Document excerpt below:

THE METHOD OF EXCLUSION OF KNOWN SIGNALS WHEN SCANNING A SPECIFIED RADIO RANGE

Authors

DOI:

https://doi.org/10.28925/2663-4023.2023.22.3138

Keywords:

radio signal; spectrum; exposure components; algorithm, known signals

Abstract

Obtaining access to information using the means of obtaining information secretly remains relevant at the present time. This is due to significant advantages, which include the impossibility of identifying a specialist who is doing listening or video monitoring of the premises. The specialist is located at a distance from this room. The integrity of the information, because the information comes from the original source. Therefore, the problem of detecting radio signals of means of covertly obtaining information is an urgent scientific task. This work is devoted to the problem of reducing the time of detection of signals of means of covertly obtaining information.
The detection of radio signals of the means of covert information acquisition is burdened by the fact that the means of covert information acquisition of the new generation work in a fully permitted radio range and their detection in a room bordering on other, filled radio devices is problematic. Now almost the entire available radio frequency spectrum is involved in the work of various radio transmitters. This complicates the detection of radio signals of means of covertly obtaining information, especially in large cities.

End of Document excerpt.
Provided data below:

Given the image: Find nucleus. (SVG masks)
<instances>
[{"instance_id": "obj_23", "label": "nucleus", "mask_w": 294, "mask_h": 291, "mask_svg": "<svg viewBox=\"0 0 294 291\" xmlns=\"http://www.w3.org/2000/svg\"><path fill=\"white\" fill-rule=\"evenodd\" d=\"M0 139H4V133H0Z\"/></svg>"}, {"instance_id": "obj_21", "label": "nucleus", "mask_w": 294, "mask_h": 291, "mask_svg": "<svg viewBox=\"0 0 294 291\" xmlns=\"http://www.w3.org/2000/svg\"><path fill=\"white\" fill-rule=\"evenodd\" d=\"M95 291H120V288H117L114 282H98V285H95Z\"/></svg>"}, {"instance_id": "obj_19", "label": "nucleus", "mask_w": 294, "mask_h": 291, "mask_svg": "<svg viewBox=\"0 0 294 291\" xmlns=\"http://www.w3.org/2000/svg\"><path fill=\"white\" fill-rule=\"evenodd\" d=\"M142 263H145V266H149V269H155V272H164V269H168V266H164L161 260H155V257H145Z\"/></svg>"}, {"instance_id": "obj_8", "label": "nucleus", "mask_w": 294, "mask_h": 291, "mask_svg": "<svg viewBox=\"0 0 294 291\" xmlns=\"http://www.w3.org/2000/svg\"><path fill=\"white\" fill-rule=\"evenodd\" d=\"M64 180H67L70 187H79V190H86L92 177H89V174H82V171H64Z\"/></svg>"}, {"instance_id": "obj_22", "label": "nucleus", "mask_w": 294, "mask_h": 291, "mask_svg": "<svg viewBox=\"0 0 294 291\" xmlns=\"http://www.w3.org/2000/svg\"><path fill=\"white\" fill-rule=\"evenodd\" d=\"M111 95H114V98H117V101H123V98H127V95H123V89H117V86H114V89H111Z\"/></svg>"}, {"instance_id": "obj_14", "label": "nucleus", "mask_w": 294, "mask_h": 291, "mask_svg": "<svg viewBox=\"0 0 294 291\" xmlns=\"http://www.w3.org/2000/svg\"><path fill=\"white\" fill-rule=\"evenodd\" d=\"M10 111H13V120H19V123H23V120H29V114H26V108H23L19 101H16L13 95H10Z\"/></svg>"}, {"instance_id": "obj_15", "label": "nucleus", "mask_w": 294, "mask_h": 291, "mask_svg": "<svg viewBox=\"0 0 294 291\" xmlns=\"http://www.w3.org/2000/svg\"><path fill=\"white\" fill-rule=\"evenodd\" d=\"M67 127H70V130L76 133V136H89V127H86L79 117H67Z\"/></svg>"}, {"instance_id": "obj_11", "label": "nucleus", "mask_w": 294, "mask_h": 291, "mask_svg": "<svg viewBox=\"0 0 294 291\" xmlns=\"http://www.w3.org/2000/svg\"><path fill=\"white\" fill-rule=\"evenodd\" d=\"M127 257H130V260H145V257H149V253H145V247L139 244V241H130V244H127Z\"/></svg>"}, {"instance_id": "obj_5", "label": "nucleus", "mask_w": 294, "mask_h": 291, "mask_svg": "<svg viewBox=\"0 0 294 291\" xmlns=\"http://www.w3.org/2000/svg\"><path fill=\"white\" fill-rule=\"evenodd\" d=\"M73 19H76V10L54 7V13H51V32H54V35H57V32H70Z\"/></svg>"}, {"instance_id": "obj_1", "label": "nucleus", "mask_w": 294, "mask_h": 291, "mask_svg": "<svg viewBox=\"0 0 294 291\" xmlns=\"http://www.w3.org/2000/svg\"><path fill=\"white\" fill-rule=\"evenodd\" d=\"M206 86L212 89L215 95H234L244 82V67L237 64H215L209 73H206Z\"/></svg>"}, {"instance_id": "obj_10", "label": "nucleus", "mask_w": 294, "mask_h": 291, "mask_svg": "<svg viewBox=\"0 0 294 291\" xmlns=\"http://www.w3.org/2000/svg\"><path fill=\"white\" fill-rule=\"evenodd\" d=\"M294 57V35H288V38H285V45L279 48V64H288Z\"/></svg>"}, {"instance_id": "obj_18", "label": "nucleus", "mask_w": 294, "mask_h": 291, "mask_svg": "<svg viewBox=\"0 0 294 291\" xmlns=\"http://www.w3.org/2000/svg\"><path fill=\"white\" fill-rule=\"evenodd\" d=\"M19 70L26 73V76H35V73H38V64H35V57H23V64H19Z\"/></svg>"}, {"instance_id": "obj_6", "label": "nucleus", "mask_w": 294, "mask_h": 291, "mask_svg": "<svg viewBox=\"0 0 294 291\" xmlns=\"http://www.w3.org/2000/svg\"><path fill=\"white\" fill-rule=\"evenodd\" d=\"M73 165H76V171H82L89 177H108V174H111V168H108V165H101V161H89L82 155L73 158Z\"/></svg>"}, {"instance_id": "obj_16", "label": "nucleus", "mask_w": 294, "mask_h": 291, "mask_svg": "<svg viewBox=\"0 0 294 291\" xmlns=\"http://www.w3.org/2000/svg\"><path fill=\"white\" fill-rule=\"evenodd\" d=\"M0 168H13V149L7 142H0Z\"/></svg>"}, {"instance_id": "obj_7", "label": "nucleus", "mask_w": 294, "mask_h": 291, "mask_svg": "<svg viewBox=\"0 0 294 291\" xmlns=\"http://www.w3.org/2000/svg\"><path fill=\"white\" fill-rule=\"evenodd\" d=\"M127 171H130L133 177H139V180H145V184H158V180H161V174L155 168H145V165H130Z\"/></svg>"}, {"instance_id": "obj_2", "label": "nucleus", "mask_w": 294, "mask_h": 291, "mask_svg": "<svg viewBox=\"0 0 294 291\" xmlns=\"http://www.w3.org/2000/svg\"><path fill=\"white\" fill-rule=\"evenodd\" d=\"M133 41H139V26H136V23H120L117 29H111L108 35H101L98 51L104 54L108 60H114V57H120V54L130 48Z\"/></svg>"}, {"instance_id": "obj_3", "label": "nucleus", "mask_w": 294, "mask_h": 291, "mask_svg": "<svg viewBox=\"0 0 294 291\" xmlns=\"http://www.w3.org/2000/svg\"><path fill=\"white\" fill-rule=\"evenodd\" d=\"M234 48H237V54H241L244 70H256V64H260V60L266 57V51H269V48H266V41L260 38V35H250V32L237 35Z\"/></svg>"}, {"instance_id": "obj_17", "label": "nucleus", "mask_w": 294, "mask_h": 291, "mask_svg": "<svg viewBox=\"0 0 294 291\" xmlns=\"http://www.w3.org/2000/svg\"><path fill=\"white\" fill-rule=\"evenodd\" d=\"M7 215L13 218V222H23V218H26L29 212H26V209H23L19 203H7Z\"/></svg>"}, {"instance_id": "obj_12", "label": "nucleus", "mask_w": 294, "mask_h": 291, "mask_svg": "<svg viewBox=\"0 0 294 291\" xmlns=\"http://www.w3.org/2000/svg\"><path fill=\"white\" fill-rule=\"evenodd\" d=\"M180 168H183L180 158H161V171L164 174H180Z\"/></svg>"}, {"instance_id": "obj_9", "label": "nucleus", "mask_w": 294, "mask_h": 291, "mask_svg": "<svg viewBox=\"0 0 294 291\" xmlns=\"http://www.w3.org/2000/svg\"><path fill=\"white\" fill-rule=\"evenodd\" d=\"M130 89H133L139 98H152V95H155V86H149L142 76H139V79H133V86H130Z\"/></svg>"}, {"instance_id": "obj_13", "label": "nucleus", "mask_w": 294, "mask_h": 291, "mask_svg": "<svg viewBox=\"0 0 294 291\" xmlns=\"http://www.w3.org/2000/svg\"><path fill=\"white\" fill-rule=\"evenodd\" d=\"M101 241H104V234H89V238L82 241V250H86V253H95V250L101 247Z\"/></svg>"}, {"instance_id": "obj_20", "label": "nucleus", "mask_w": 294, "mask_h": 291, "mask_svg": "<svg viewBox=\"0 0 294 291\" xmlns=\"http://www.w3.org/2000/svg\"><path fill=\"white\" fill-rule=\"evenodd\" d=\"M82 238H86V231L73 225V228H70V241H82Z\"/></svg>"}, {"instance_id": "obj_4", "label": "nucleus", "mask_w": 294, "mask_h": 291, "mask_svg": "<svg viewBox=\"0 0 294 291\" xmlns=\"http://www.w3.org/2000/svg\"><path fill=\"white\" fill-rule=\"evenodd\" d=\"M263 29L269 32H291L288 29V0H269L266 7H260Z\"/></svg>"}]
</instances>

End of Provided data.

**Try it:**
Reproduce the full page on excluding known signals when scanning a radio range word for word, from its title through the last line of the abstract.

**Exercise answer:**
THE METHOD OF EXCLUSION OF KNOWN SIGNALS WHEN SCANNING A SPECIFIED RADIO RANGE

Authors

DOI:

https://doi.org/10.28925/2663-4023.2023.22.3138

Keywords:

radio signal; spectrum; exposure components; algorithm, known signals

Abstract

Obtaining access to information using the means of obtaining information secretly remains relevant at the present time. This is due to significant advantages, which include the impossibility of identifying a specialist who is doing listening or video monitoring of the premises. The specialist is located at a distance from this room. The integrity of the information, because the information comes from the original source. Therefore, the problem of detecting radio signals of means of covertly obtaining information is an urgent scientific task. This work is devoted to the problem of reducing the time of detection of signals of means of covertly obtaining information.
The detection of radio signals of the means of covert information acquisition is burdened by the fact that the means of covert information acquisition of the new generation work in a fully permitted radio range and their detection in a room bordering on other, filled radio devices is problematic. Now almost the entire available radio frequency spectrum is involved in the work of various radio transmitters. This complicates the detection of radio signals of means of covertly obtaining information, especially in large cities.